*EXTRACTED MATERIAL*.

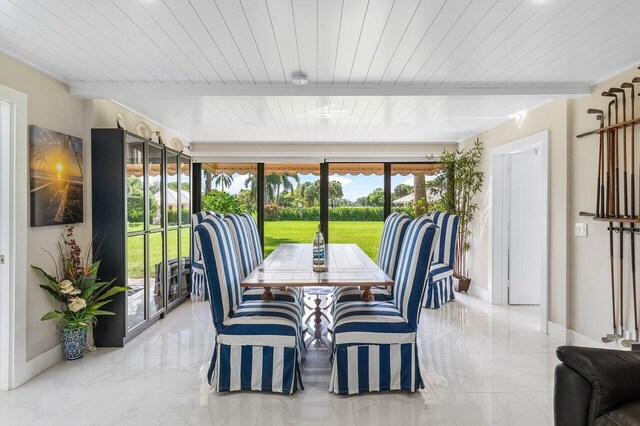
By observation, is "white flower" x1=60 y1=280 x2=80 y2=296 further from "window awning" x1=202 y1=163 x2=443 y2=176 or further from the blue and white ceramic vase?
"window awning" x1=202 y1=163 x2=443 y2=176

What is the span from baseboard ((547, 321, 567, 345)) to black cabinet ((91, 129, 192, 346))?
414 cm

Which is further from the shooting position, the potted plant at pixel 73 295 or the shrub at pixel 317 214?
the shrub at pixel 317 214

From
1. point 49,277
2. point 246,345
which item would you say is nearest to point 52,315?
point 49,277

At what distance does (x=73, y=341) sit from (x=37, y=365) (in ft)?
0.97

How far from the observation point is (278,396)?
2543 mm

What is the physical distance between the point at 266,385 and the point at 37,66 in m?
2.92

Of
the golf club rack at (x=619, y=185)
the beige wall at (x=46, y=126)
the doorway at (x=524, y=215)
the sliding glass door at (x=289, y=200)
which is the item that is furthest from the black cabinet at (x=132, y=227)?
the doorway at (x=524, y=215)

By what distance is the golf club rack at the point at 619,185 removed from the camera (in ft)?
9.29

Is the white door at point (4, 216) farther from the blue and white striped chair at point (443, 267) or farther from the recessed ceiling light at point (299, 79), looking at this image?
the blue and white striped chair at point (443, 267)

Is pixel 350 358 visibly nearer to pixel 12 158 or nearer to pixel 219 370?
pixel 219 370

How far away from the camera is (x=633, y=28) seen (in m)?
2.26

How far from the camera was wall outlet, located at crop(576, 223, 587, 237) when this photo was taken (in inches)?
133

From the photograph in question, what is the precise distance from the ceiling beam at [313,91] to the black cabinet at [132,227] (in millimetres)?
384

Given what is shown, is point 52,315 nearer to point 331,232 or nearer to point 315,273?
point 315,273
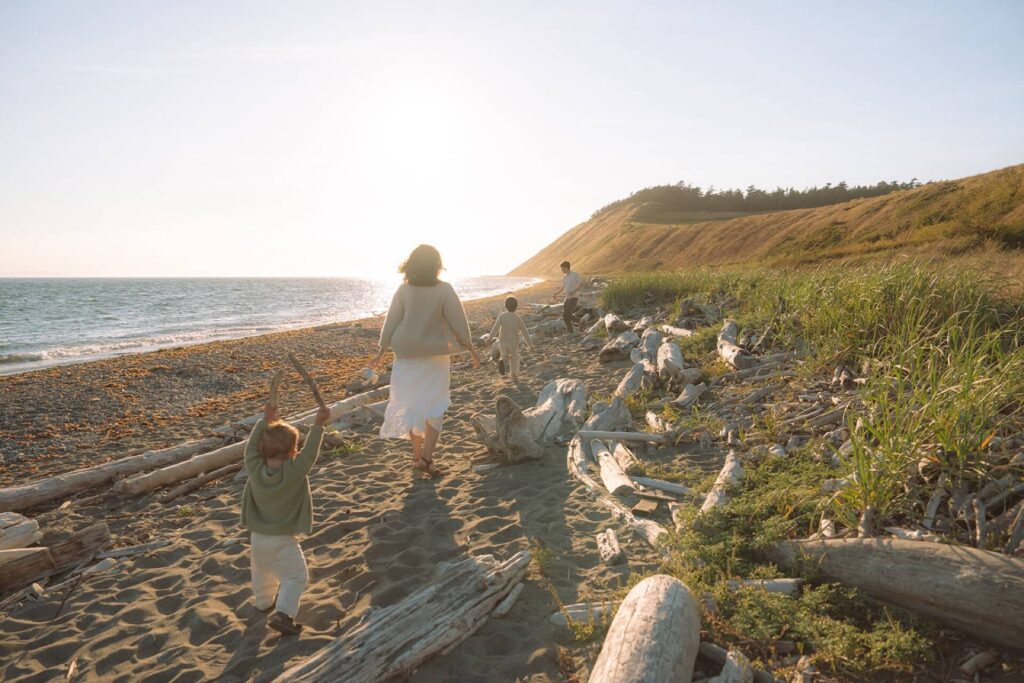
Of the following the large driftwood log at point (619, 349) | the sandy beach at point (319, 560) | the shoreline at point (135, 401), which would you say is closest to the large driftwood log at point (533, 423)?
the sandy beach at point (319, 560)

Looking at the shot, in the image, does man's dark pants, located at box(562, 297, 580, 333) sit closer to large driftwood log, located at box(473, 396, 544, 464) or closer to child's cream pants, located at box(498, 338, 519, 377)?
child's cream pants, located at box(498, 338, 519, 377)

*DIRECTIVE*.
Could you copy the rows word for word, starting at the line that contains "By what distance" and continuing through the final row? Leave out the pictures.

*TASK SOLUTION*.
By what distance is the golf club rack at the point at 619,185 removed from the camera (in ft)?
9.29

Is the white door at point (4, 216) farther from the blue and white striped chair at point (443, 267) or farther from the recessed ceiling light at point (299, 79), looking at this image?
the blue and white striped chair at point (443, 267)

Is pixel 350 358 visibly nearer to pixel 12 158 or nearer to pixel 219 370?
pixel 219 370

How far away from the camera is (x=633, y=28) seen (in m)?
2.26

How far from the camera was wall outlet, located at crop(576, 223, 587, 237) when this photo was taken (in inches)?
133

From the photograph in question, what is the precise distance from the ceiling beam at [313,91] to the black cabinet at [132,227] (in millimetres)?
384

Given what is shown, is point 52,315 nearer to point 331,232 or nearer to point 315,273?
point 315,273
Of the following the large driftwood log at point (619, 349) | the sandy beach at point (319, 560) | the shoreline at point (135, 401), which would you say is closest to the large driftwood log at point (533, 423)?
the sandy beach at point (319, 560)

Looking at the shot, in the image, does man's dark pants, located at box(562, 297, 580, 333) sit closer to large driftwood log, located at box(473, 396, 544, 464) or closer to child's cream pants, located at box(498, 338, 519, 377)?
child's cream pants, located at box(498, 338, 519, 377)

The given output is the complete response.